• [PROBLEM REQUIREMENTS]: Write out precisely the lines beginning with the line that contains "Out of the white" and ending with the last line of the entries, and no other lines.
+++ DATASET
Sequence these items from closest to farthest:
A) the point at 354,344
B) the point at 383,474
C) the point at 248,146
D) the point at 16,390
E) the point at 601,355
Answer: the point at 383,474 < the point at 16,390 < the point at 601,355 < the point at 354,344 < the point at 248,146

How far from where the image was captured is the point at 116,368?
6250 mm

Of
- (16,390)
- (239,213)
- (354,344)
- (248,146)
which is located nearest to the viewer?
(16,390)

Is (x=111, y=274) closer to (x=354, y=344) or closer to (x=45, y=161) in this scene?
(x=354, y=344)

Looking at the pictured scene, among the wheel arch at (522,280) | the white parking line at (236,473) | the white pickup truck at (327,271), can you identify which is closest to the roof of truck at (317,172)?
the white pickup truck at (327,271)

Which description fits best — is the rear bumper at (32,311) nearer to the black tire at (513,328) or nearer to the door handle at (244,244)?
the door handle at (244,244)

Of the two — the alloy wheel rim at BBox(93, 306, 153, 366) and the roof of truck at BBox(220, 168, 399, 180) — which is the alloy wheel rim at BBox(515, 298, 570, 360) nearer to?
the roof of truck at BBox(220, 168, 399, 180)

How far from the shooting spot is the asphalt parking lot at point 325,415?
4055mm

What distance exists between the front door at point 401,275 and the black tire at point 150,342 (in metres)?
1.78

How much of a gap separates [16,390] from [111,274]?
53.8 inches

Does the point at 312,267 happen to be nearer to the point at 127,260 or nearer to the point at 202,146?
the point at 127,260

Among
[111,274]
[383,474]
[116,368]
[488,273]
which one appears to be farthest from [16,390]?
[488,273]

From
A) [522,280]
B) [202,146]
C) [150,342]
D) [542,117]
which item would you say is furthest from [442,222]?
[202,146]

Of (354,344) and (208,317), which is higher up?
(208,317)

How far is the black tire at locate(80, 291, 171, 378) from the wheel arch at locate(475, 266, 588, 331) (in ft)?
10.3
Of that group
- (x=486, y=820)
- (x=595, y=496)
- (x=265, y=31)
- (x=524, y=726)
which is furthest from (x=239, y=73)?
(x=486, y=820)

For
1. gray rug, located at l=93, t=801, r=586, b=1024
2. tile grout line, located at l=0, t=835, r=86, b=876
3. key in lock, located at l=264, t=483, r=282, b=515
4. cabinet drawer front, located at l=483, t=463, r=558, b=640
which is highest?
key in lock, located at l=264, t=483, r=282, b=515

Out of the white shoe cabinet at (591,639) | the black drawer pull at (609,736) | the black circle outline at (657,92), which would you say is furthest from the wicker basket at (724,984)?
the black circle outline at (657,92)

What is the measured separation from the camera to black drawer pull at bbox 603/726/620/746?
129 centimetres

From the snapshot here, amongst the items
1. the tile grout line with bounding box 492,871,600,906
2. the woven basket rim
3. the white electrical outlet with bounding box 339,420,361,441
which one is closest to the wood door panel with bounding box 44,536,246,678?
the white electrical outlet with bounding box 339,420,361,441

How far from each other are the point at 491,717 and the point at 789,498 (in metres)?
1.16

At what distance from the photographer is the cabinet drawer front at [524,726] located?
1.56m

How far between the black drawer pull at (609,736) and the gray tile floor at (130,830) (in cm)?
++++++
• [EXERCISE SOLUTION]:
Out of the white shoe cabinet at (591,639) | the black drawer pull at (609,736) | the black circle outline at (657,92), which would you say is furthest from the wicker basket at (724,984)?
the black circle outline at (657,92)

What is the measured separation from the camera to black drawer pull at bbox 603/726/620/746?
129 centimetres

From the snapshot here, amongst the items
1. the tile grout line with bounding box 492,871,600,906
2. the woven basket rim
3. the white electrical outlet with bounding box 339,420,361,441
which one is closest to the wood door panel with bounding box 44,536,246,678?
the white electrical outlet with bounding box 339,420,361,441

How far from each other are the point at 491,717 and the point at 789,498 (in metres)?
1.16

At what distance from the photographer is the cabinet drawer front at [524,726] located?
1.56m

How far between the black drawer pull at (609,736) and the gray tile floor at (130,830) (in cm)?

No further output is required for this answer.